++++ Lesetext

Knock at the Cabin | Kritik (2024)

In einer Hütte im Nirgendwo bekommt ein schwules Paar Besuch von den vier apokalyptischen Reitern. Mit heiligem Ernst widmet sich Knock at the Cabin dem biblischen Weltuntergang und zeigt M. Night Shyamalan auf dem Gipfel des Wahnwitzes.

Es beginnt mit einem Grashüpfer. Ein kleines Mädchen (Kristen Cui als Wen) fängt ihn, sperrt ihn zu Artgefährten in ein Glas und erklärt dem Neuling, er sei nun Teil eines Experiments. Worauf sie in ihrem Feldbuch seinen Namen und seine Eigenschaften einträgt. Während des Films erinnern uns gelegentliche Bilder von Grashüpfern daran, dass die Insekten im Glas als Symbol für die Geschichte verstanden werden können. Für sieben Leute, die von Gott in eine extreme Situation gesteckt werden, auf dass er mit ihnen experimentieren kann. Falls es denn so ist. Schließlich handelt es sich um einen Film von M. Night Shyamalan, dem Regisseur mit den Twists. Mehr noch könnten die Grashüpfer aber als Bild dafür dienen, was mit uns als Zuschauern geschieht. Knock at the Cabin fühlt sich wie eine Art Lackmustest an, bei dem es schwer ist, neutral zu bleiben.

Hüttenidylle wie aus dem Katalog

Nicht dass M. Night Shyamalan in seiner Laufbahn nicht schon genug polarisiert hätte. Vom erfolgsverwöhnten Publiku*msliebling bis hin zur Lachnummer, deren Karriere im Grunde am Ende war: Zwischen den Extremen war er bereits überall. Er wurde als neuer Spielberg gefeiert und als One Trick Pony abgeschrieben. Manche sehen in ihm einen fürchterlichen Aufschneider, manche verlieren sich gerne in seinen verwickelten Strukturen, manche lieben ihn für seinen hochemotionalen Stil und die sehr persönliche Eigenwilligkeit seiner Filme. Knock at the Cabin wird diese Zuschreibungen wieder alle befeuern. Mehr noch, dieser auf Shyamalan-Weise sachliche und kontrollierte Film zeigt seinen Schöpfer auf dem Höhepunkt seines Wahnwitzes.

Bei dreien der Grashüpfer handelt es sich um das schwule Paar Andrew (Ben Aldridge) und Eric (Jonathan Groff) samt Adoptivtochter Wen, die in einer Hütte mitten im Nirgendwo ihren Urlaub verbringen: Abziehbildchen einer liebevollen Bürgerlichkeit, die gemeinsam Boogie Shoes von KC and the Sunshine Band schmettern, angezogen in den Waldsee springen, die zusammen lachen, zusammenhalten, die einander ganz und gar, und ganz und gar sauber, lieben. Ihre Hütte wie ihr Leben könnten aus einem Katalog stammen. Doch die Idylle aus Wald und See wird schnell an den Rand gedrängt, ist bald nur noch aus den Fenstern der Hütte zu sehen, als Sehnsuchtsort der Einfachheit, der Sicherheit, der für die drei unerreichbar wird.

++++++++
++++ Auszug aus Datensatz

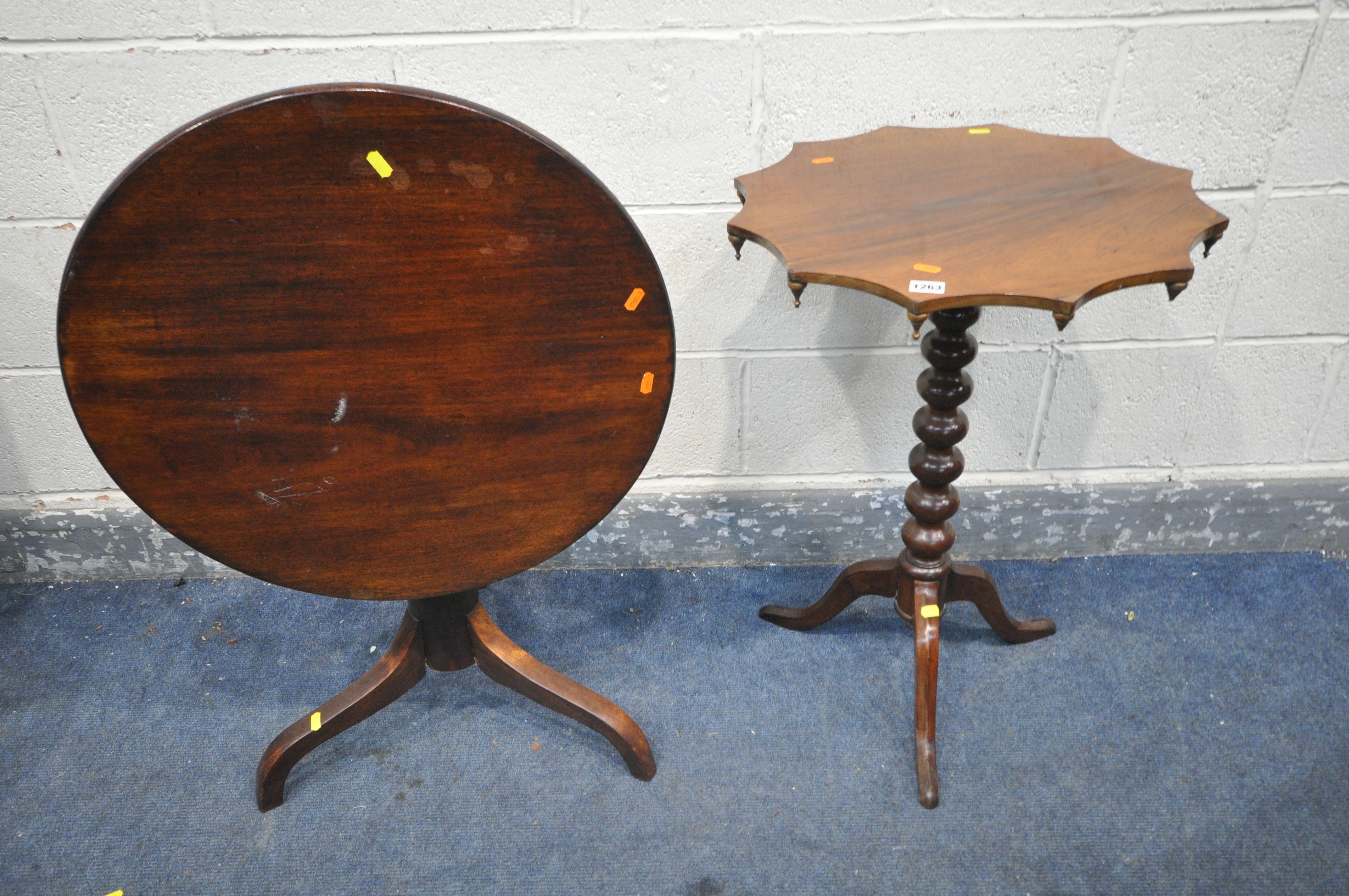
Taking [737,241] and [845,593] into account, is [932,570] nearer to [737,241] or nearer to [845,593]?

++++++++

Aufgaben zur Übung:
**1.** Welches Lied singen Andrew, Eric und Wen laut der Filmkritik gemeinsam?
**2.** Gib aus der Filmkritik das Stück von „Bei dreien der“ bis „drei unerreichbar wird.“ wortgetreu wieder.

Lösungen im Einzelnen:
**1.** Boogie Shoes von KC and the Sunshine Band.

**2.**
Bei dreien der Grashüpfer handelt es sich um das schwule Paar Andrew (Ben Aldridge) und Eric (Jonathan Groff) samt Adoptivtochter Wen, die in einer Hütte mitten im Nirgendwo ihren Urlaub verbringen: Abziehbildchen einer liebevollen Bürgerlichkeit, die gemeinsam Boogie Shoes von KC and the Sunshine Band schmettern, angezogen in den Waldsee springen, die zusammen lachen, zusammenhalten, die einander ganz und gar, und ganz und gar sauber, lieben. Ihre Hütte wie ihr Leben könnten aus einem Katalog stammen. Doch die Idylle aus Wald und See wird schnell an den Rand gedrängt, ist bald nur noch aus den Fenstern der Hütte zu sehen, als Sehnsuchtsort der Einfachheit, der Sicherheit, der für die drei unerreichbar wird.